**** RAW RECORDS

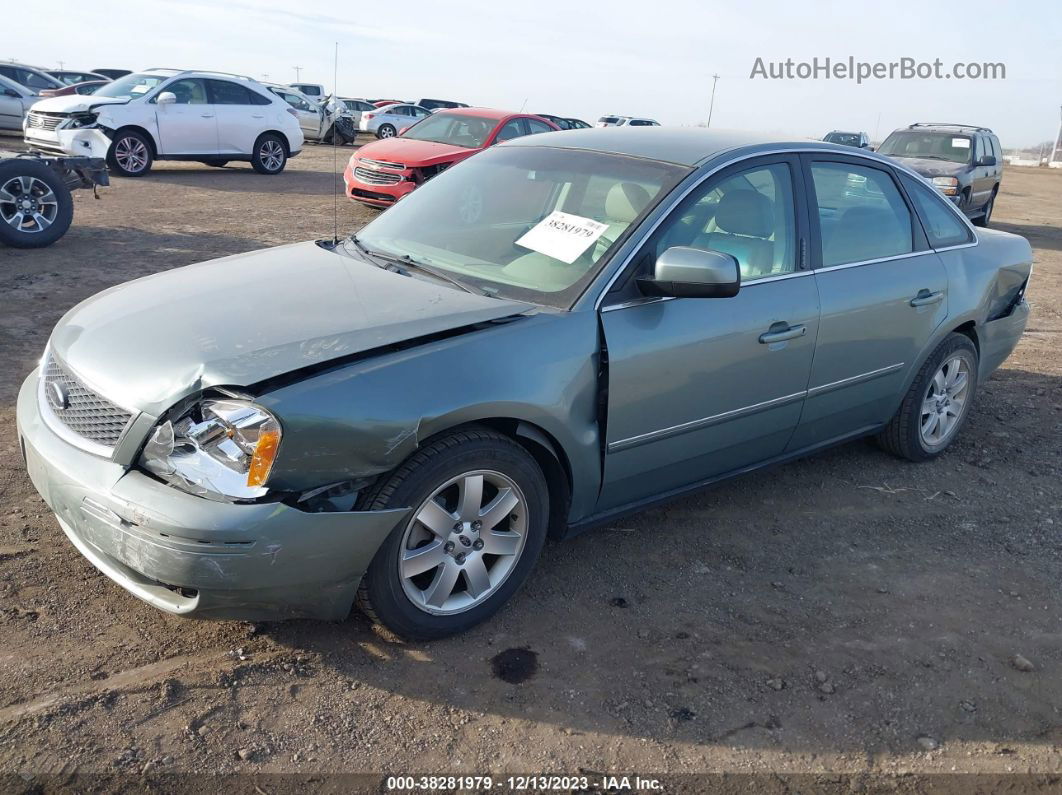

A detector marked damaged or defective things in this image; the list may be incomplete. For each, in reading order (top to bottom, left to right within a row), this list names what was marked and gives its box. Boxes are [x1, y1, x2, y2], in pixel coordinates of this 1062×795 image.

damaged white car [22, 68, 305, 177]
broken headlight [141, 396, 282, 503]
damaged front bumper [15, 371, 409, 619]
damaged green sedan [14, 130, 1028, 636]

********

Pull the text from the rows above verbatim, leaving out the pictures.

• REPLY TO THE TASK:
A detector marked damaged or defective things in this image; the list may be incomplete. For each, in reading order (top to bottom, left to right within a row), this list names what was marked and gives its box. Boxes are [x1, y1, x2, y2], in pixel coordinates of this 1062×795 image.

damaged white car [22, 68, 305, 177]
broken headlight [141, 396, 282, 503]
damaged front bumper [15, 371, 409, 619]
damaged green sedan [14, 130, 1028, 636]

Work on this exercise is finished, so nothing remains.